La Toscana può contare su una rete di 11 centri antiviolenza, raccolti nel coordinamento regionale Tosca. Tra questi il Centro antiviolenza “Frida Kahlo” fondato a San Miniato, in provincia di Pisa, nel 2013. Il Centro, che fa parte anche della rete nazionale Dire, offre i suoi servizi di accoglienza e supporto a donne vittime di violenza in tutto il territorio del Valdarno Inferiore. Per conoscere meglio la sua attività abbiamo intervistato Cristina Cerbone, una delle operatrice del Centro.

Come è nato il centro antiviolenza e che tipo di servizi offrite?

Abbiamo aperto il Cav - Centro antiviolenza “Frida Kahlo” nel giugno 2013 grazie al finanziamento del Dipartimento Pari Opportunità. Il Centro offre un luogo sicuro e protetto alle donne vittime di violenza ed i loro figli/e; un luogo nel quale le donne sono sostenute nel loro percorso di fuoriuscita dalla violenza. Offriamo ascolto telefonico 24 ore su 24 per 365 giorni all'anno, colloqui di sostegno 5 giorni su 5, sostegno psicologico per la rielaborazione del trauma, consulenza legale gratuita e assistenza legale e ospitalità nei casi ritenuti a rischio di donne e minori vittime di violenza. Inoltre abbiamo anche un sportello anti-stalking e percorsi di sostegno alla genitorialità, accompagnamento ai servizi pubblici socio-sanitari e supporto nella ricerca di lavoro. Ad oggi operano 4 operatrici, due avvocate, una psicoterapeuta e 4-5 volontarie, adeguatamente formate sul tema della violenza di genere e sulle modalità di accoglienza e sostegno.

L’attività del centro può contare anche su una rete di sportelli territoriali. Come è nata l’idea degli sportelli e che tipo di sinergie avete attivato sul territorio?

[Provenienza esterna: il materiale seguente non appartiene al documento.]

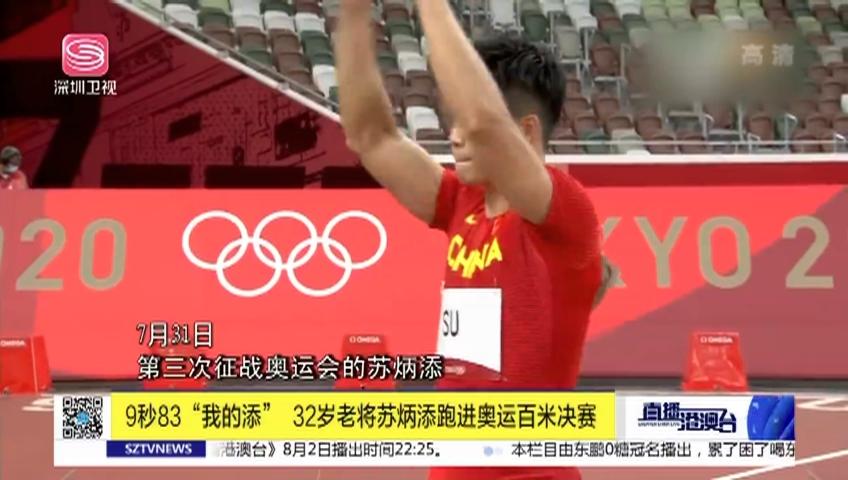 """9秒83""""我的添"""" 32岁老将苏炳添跑进奥运百米决赛"""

Il nostro centro opera in un territorio ampio, quello del Valdarno Inferiore che conta diversi comuni e frazioni, densamente popolati e spesso non collegati con i mezzi pubblici. Così per garantire i nostri servizi anche alle donne che non hanno un mezzo di trasporto e vivono lontane da San Miniato, nel 2012 abbiamo aperto, grazie al finanziamento della Regione Toscana e in collaborazione con i Comuni coinvolti, 4 nuovi sportelli nei comuni di Castelfranco di Sotto, Montopoli Val d’Arno, Santa Croce sull’Arno e Fucecchio. Attraverso questi sportelli offriamo una serie di servizi, su appuntamento, come colloqui di sostegno, consulenza legale, colloqui psicologici, ecc. Per noi stare sul territorio e qui costruire sinergie è molto importante. Non potremmo offrire un servizio davvero efficace senza una costante collaborazione con le istituzioni locali e i servizi territoriali: siamo, infatti, convinte che solo una reale sinergia negli interventi di sostegno alle donne possa garantire quel contesto sensibile e consapevole che può supportare concretamente le donne e prevenire la violenza. Grazie a queste sinergie abbiamo realizzato una stesura condivisa di linee guida e protocolli operativi, abbiamo costituito tavoli e incontri periodici con i servizi sociali e le unità responsabili di violenza e minori e realizzato progetti comuni. La stessa apertura del centro antiviolenza Frida Kahlo è frutto del partenariato con la Società della Salute del Valdarno Inferiore. Il nostro centro è inoltre parte del servizio Seus - Emergenza Urgenza Sociale, rivolto alle situazioni emergenziali che richiedono un immediato “soccorso sociale”, a cui fanno riferimento forze dell’ordine, pronto soccorso, medici di base, scuole, terzo settore, ecc. Nel 2014 abbiamo anche sottoscritto la convenzione Codice Rosa con la ex Azienda Sanitaria Locale 11, Società della Salute Valdarno e Pubbliche Assistenze di Empoli.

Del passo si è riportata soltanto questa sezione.